Bir dakika daha veriyorum.
ÜMİT ÖZLALE (İzmir) - Bugün biz biraz az konuşacağız ya yani benden başka konuşma yapan yok, iki üç dakika daha verirseniz.
BAŞKAN MEHMET MUŞ - Hocam, buyurun.
Dükkân sizin de biliyorsunuz usulde problem var.
ÜMİT ÖZLALE (İzmir) - Tamam, sağ olun, dükkân benim...
Yani önemli olan nokta şu: Bakanlıkların bütçesi ile Hazine ve Maliye Bakanlığının size ayırdığı kaynak arasında bir uyumsuzluk var. Yani Sayın Şimşek'le bunu konuşun, biz de size destek oluruz, biz her fırsatta akşamüstü sizin bakanlıklarınıza ekstradan ödenek ayrılmasını istiyoruz, karşı taraf bunu reddediyor. Burada politika önerileri var ama onlara geçmeden önce birkaç tane daha not almıştım, onlar önemli. İlk önce EPDK'yle ilgili, Sayın Başkanım, şimdi, gazetelere de yansıdı bize de gelen haberler bürokrasi ile özel sektör arasında çok fazla insan kaynağı transferi oluyor. Özel sektördeki çalışanlar EPDK'ye gelip Tarifeler Dairesinde çalışıyorlar ya da sizden çıkan insanlar özel sektörde bizzat Rekabet Kurumunun denetlediği yerlerde çalışıyorlar; bu, rekabete aykırı, rekabetin doğasına aykırı. Dolayısıyla, buna mutlaka bir düzenleme getirmeniz gerekiyor.

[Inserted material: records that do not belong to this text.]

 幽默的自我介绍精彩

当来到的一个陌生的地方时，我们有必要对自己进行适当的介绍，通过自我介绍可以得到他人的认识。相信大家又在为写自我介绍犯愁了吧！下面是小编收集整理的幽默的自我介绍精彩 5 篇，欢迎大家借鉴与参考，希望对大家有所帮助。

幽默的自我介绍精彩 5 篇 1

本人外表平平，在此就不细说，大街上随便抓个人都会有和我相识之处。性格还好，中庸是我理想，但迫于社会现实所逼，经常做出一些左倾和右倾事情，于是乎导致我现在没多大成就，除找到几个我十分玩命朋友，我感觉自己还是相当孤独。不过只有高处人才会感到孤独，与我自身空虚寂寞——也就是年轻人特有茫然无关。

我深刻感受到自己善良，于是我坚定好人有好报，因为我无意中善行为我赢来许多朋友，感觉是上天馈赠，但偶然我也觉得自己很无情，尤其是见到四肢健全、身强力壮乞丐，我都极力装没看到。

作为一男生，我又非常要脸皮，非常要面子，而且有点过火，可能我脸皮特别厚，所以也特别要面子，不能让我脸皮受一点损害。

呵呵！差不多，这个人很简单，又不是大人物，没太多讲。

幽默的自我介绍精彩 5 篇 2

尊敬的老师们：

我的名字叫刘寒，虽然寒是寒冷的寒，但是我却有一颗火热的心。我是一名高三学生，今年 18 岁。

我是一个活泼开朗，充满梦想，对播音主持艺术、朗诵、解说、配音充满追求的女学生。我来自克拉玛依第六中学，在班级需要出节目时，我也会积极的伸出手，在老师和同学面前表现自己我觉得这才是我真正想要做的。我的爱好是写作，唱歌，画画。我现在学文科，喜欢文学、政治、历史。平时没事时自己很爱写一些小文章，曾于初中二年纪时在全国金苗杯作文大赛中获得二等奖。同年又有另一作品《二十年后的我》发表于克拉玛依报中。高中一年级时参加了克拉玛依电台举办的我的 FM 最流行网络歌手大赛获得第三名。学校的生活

Özel sektörden gelen birisi EPDK'de, Tarifeler Dairesi gibi yerlerde çalışamaz, iki sene geçmesi lazım, sizden çıkan birisi de özel sektörde bir zamanlar denetlediği bir yerde çalışamaz; bu, rekabete aykırı.
Dağıtım şirketleri -hemen bahsediyorum, Sayıştay raporudur- TEDAŞ'tan zamanında paralarını tahsil ediyorlar ama zamanında EÜAŞ'a paralarını ödemiyorlarmış, dolayısıyla buna mutlaka sizin bir düzenleme getirmeniz lazım. Dağıtım şirketlerinden bildiğiniz gibi çok fazla şikâyet var, mesela bir tanesi şu: Neden faturalar yüksek geliyor? Sizler sayaç okumayı olağan işçiliğin dışına çıkarmışsınız ve dolayısıyla ekstradan bir sayaç okuma bedeli geliyor faturalara, buna gerek yok. Yani dolayısıyla sayaç okumanın olağan işçiliğin dışında tutulmasına gerek yok. Bir başka nokta da şu: Dağıtım şirketlerinin de kendi yan kuruluşlarından mal ve hizmet alımı yaptıklarını biliyoruz bu da rekabetin doğasına aykırıdır; Türkiye'de enflasyonu artıran şeylerden bir tanesi budur yani o zincirin tamamına tek bir şirketin hâkim olmasıdır.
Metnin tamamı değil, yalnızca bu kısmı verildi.